DOCUMENT PASSAGE:

Wholly-WOOD: Wholly Leveraging Diversified-quality Labels for Weakly-supervised Oriented Object Detection
This work addresses the problem of efficient oriented object detection for applications such as remote sensing, where labor-intensive annotation is a significant bottleneck.
The authors tackled the problem of oriented object detection by developing a weakly-supervised framework that can leverage various labeling forms, achieving performance close to that of fully supervised models, with a significant reduction in annotation efforts. By using only horizontal boxes for training, Wholly-WOOD achieves results comparable to those obtained with rotated boxes.

SUPPLIED INFORMATION:
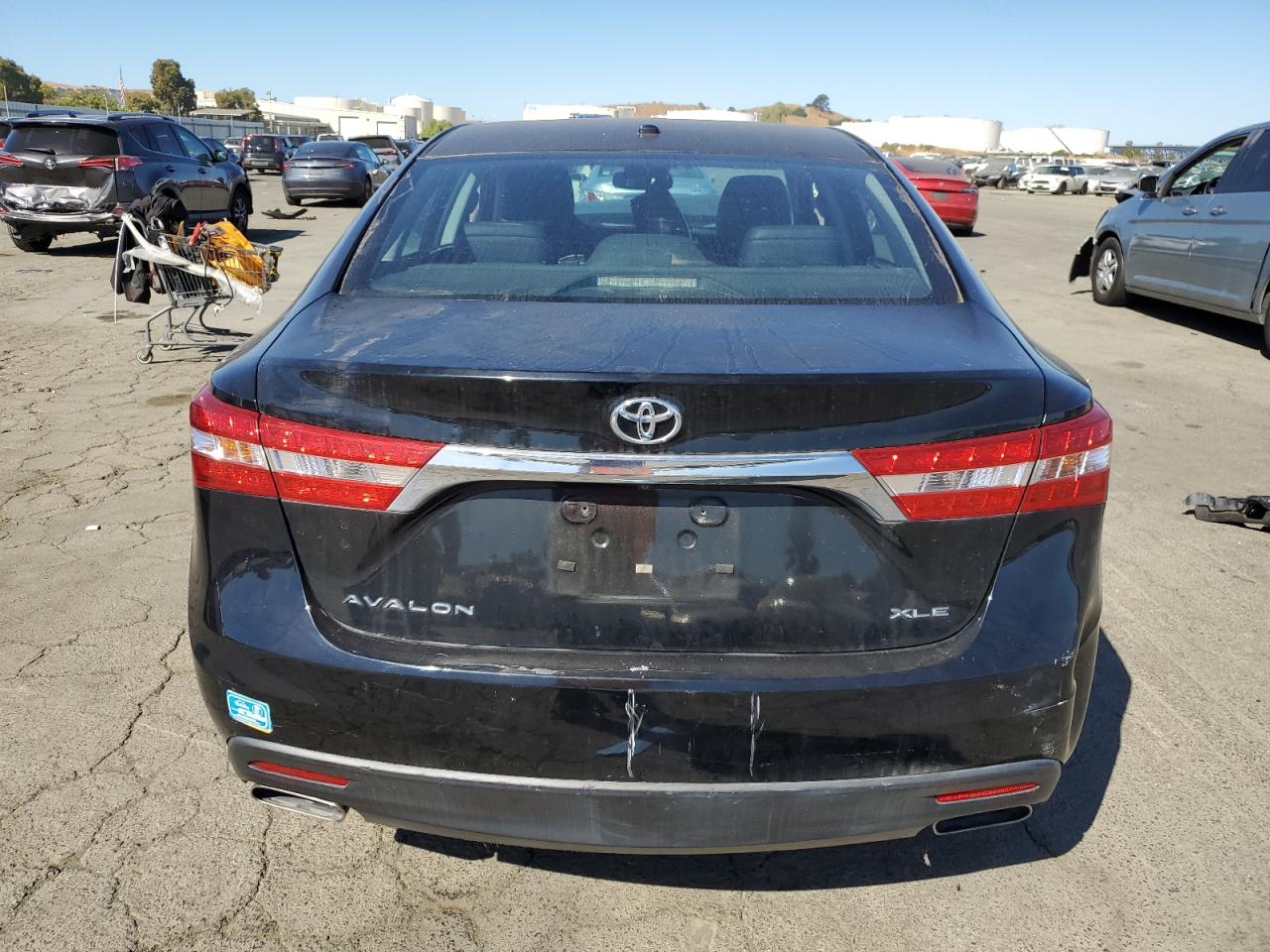 4T1BK1EB2EU079928 2014 Toyota Avalon Base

TASKS TO PERFORM:
[1] Answer these questions from the Wholly-WOOD summary:
(a) Which application does it name as an example?
(b) What does it call a significant bottleneck?
(c) Which labels alone are used for training to get results comparable to rotated boxes?
[2] Decide whether each statement agrees with the Wholly-WOOD summary, and back each yes or no with a quotation from it:
(a) The framework needs rotated boxes for training.
(b) The framework can use various labeling forms.
(c) The framework far outperforms fully supervised models.
[3] Carry the Wholly-WOOD summary forward from its final sentence.
The data above has no connection to the Wholly-WOOD summary.

RESPONSES PER TASK:
[1]
(a) Remote sensing.
(b) Labor-intensive annotation.
(c) Horizontal boxes.

[2]
(a) No: "By using only horizontal boxes for training, Wholly-WOOD achieves results comparable to those obtained with rotated boxes."
(b) Yes: "a weakly-supervised framework that can leverage various labeling forms"
(c) No: "achieving performance close to that of fully supervised models"

[3]
Accurately estimating the orientation of visual objects with compact rotated bounding boxes (RBoxes) has become a prominent demand, which challenges existing object detection paradigms that only use horizontal bounding boxes (HBoxes). To equip the detectors with orientation awareness, supervised regression/classification modules have been introduced at the high cost of rotation annotation. Meanwhile, some existing datasets with oriented objects are already annotated with horizontal boxes or even single points. It becomes attractive yet remains open for effectively utilizing weaker single point and horizontal annotations to train an oriented object detector (OOD). We develop Wholly-WOOD, a weakly-supervised OOD framework, capable of wholly leveraging various labeling forms (Points, HBoxes, RBoxes, and their combination) in a unified fashion. By only using HBox for training, our Wholly-WOOD achieves performance very close to that of the RBox-trained counterpart on remote sensing and other areas, significantly reducing the tedious efforts on labor-intensive annotation for oriented objects. The source codes are available at https://github.com/VisionXLab/whollywood (PyTorch-based) and https://github.com/VisionXLab/whollywood-jittor (Jittor-based).